### DATASET

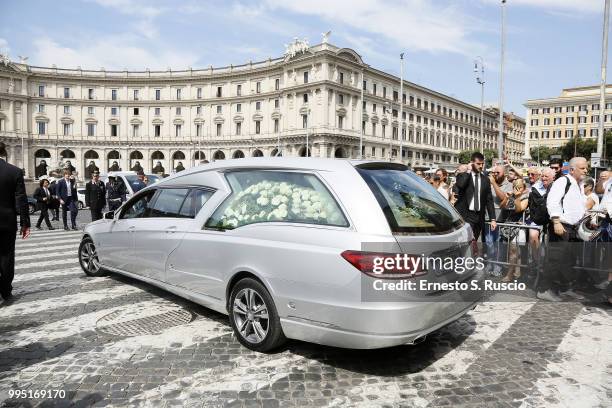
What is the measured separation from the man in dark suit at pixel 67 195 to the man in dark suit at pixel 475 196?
38.7 ft

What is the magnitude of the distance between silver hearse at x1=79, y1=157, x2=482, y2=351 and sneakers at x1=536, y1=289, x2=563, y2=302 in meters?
2.76

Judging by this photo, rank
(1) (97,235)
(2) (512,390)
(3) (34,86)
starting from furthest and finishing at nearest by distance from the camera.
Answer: (3) (34,86)
(1) (97,235)
(2) (512,390)

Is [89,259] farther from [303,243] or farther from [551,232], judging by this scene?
[551,232]

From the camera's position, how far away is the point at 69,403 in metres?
2.97

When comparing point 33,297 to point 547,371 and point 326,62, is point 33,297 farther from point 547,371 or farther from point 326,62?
point 326,62

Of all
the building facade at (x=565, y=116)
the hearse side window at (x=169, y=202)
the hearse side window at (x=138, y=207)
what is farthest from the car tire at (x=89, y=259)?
the building facade at (x=565, y=116)

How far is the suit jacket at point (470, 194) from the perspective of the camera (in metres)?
6.87

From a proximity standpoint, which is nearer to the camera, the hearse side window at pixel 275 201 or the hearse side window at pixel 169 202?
the hearse side window at pixel 275 201

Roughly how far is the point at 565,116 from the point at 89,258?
123 metres

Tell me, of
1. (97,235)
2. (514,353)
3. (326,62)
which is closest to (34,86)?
(326,62)

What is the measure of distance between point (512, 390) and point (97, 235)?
5.78 meters

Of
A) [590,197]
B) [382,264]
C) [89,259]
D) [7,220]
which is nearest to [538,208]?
[590,197]

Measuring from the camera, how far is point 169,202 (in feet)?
16.9

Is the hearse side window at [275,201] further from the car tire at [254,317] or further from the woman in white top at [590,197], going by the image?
the woman in white top at [590,197]
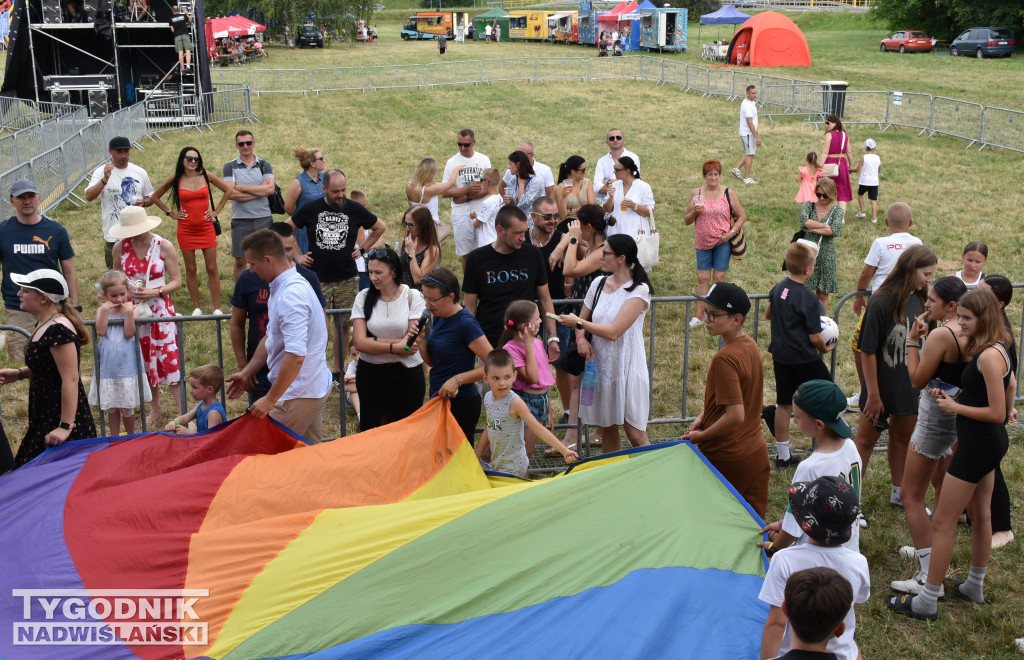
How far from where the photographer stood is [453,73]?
35094mm

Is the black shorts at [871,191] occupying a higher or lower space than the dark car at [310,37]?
lower

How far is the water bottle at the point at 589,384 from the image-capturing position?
6.83 m

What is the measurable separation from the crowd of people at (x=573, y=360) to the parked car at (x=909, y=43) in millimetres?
46012

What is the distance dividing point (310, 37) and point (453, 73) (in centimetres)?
2642

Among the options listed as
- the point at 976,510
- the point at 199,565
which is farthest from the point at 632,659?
the point at 976,510

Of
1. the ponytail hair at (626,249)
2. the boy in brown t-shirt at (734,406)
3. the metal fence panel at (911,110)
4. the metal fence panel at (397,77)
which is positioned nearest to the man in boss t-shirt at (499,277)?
the ponytail hair at (626,249)

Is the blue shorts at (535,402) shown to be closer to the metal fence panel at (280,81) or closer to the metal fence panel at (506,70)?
the metal fence panel at (280,81)

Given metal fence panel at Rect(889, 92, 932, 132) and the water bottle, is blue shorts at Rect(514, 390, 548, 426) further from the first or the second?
metal fence panel at Rect(889, 92, 932, 132)

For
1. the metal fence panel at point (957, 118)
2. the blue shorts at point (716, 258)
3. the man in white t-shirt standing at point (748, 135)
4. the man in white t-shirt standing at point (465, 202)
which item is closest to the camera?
the man in white t-shirt standing at point (465, 202)

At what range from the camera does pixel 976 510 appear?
18.6 ft

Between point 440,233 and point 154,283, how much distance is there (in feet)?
9.41

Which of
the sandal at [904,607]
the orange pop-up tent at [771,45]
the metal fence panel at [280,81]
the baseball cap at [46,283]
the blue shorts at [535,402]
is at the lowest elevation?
the sandal at [904,607]

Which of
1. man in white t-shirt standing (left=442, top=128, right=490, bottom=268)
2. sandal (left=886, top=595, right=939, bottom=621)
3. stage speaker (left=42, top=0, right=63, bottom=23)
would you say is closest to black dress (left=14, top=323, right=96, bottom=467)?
man in white t-shirt standing (left=442, top=128, right=490, bottom=268)

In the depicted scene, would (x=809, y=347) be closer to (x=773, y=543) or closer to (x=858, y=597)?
(x=773, y=543)
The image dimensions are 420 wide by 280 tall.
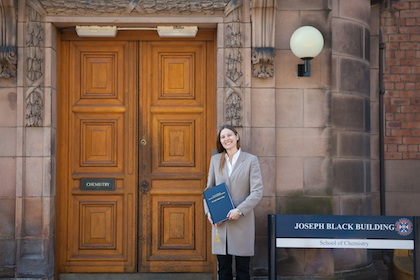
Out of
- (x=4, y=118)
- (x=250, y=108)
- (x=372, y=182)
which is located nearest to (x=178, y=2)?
(x=250, y=108)

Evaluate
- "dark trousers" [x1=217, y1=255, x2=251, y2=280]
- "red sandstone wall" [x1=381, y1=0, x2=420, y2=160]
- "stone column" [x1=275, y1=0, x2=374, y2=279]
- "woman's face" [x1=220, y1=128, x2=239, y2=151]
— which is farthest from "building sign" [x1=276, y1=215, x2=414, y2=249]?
"red sandstone wall" [x1=381, y1=0, x2=420, y2=160]

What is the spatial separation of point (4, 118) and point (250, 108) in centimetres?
295

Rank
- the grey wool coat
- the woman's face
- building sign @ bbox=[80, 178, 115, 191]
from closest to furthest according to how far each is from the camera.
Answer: the grey wool coat < the woman's face < building sign @ bbox=[80, 178, 115, 191]

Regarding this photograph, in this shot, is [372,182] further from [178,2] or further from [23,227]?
[23,227]

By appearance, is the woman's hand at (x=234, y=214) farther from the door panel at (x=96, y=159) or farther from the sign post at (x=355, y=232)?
the door panel at (x=96, y=159)

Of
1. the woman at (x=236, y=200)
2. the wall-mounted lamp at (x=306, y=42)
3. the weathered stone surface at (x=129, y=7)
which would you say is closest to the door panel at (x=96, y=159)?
the weathered stone surface at (x=129, y=7)

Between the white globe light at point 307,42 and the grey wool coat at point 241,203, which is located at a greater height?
the white globe light at point 307,42

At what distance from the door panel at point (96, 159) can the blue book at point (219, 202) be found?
5.36ft

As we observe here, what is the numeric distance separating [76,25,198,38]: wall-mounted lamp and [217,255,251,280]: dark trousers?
281cm

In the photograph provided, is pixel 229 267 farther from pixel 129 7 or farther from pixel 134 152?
pixel 129 7

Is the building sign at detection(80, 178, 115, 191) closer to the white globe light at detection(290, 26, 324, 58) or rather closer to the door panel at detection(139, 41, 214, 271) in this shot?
the door panel at detection(139, 41, 214, 271)

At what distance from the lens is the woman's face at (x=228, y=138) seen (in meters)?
5.91

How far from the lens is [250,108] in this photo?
6.76 metres

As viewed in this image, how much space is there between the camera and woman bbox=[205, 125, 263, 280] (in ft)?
19.0
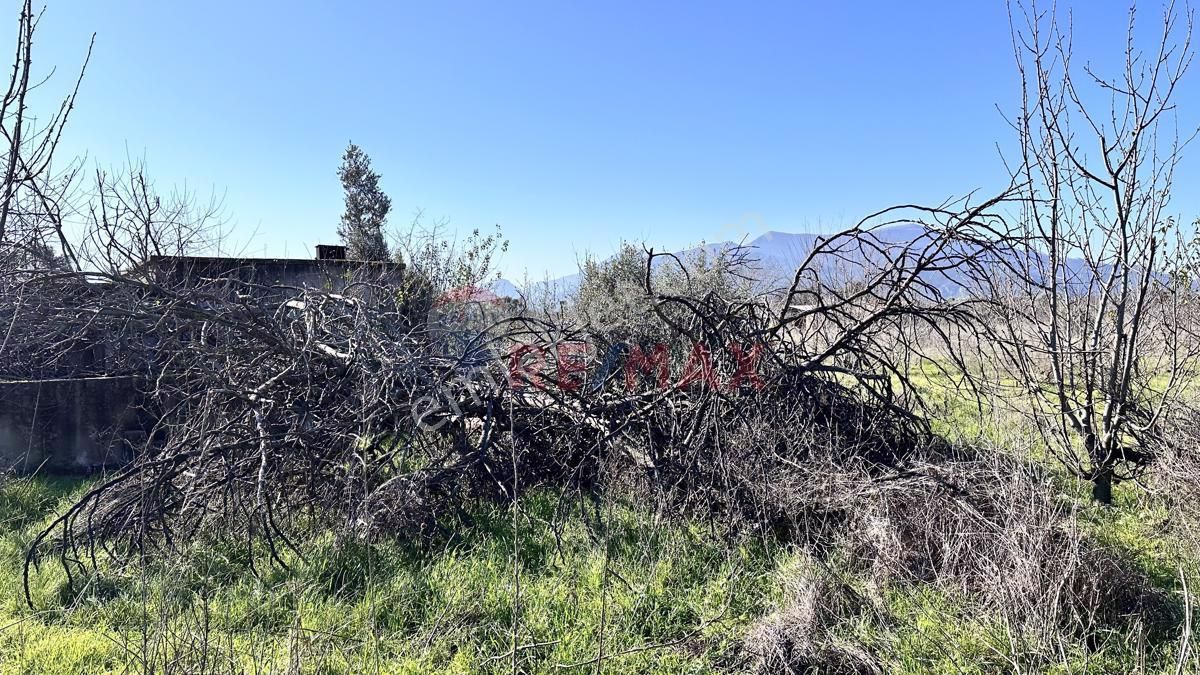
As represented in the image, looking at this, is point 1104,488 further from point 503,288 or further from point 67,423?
point 503,288

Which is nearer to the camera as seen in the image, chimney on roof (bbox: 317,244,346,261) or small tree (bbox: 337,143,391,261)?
chimney on roof (bbox: 317,244,346,261)

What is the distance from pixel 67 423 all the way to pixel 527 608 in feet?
18.7

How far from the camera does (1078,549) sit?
304 cm

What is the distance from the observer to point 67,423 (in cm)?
635

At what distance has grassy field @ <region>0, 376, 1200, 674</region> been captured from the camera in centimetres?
280

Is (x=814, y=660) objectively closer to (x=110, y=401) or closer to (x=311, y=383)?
(x=311, y=383)

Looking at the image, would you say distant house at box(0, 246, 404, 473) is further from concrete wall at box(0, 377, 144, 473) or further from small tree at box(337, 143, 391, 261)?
small tree at box(337, 143, 391, 261)

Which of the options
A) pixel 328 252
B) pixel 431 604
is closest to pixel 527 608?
pixel 431 604

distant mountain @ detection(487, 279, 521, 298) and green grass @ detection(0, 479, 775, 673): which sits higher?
distant mountain @ detection(487, 279, 521, 298)

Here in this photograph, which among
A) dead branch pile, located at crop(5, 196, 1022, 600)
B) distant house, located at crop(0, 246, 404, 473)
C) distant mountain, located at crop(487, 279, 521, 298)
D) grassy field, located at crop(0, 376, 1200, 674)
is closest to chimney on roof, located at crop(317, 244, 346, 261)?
distant mountain, located at crop(487, 279, 521, 298)

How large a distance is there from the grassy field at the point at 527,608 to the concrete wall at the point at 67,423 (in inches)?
86.3

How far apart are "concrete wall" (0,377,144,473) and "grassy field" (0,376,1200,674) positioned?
2.19m

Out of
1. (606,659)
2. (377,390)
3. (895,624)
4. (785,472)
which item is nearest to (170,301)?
(377,390)

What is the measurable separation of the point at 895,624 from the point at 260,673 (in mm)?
2785
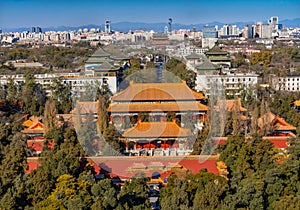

### DESCRIPTION OF THE TASK
Switch "concrete wall" to "stone wall" in the entries from the line with "How large a" through the end of the entries, leaving everything else unchanged. Leave the pictures out of your answer.

### SOLVED PROBLEM
How large a distance is there from the grassy field at the point at 527,608 to the stone wall at the point at 67,423 (in inches)?
86.3

How far apart are "stone wall" (0,377,144,473) and "grassy field" (0,376,1200,674) positioned?
2.19m

Out of
1. (606,659)
2. (377,390)
3. (895,624)
4. (785,472)
which item is nearest to (170,301)?
(377,390)

What is the measurable separation of the point at 895,624 from the point at 260,673 (in mm)?
2785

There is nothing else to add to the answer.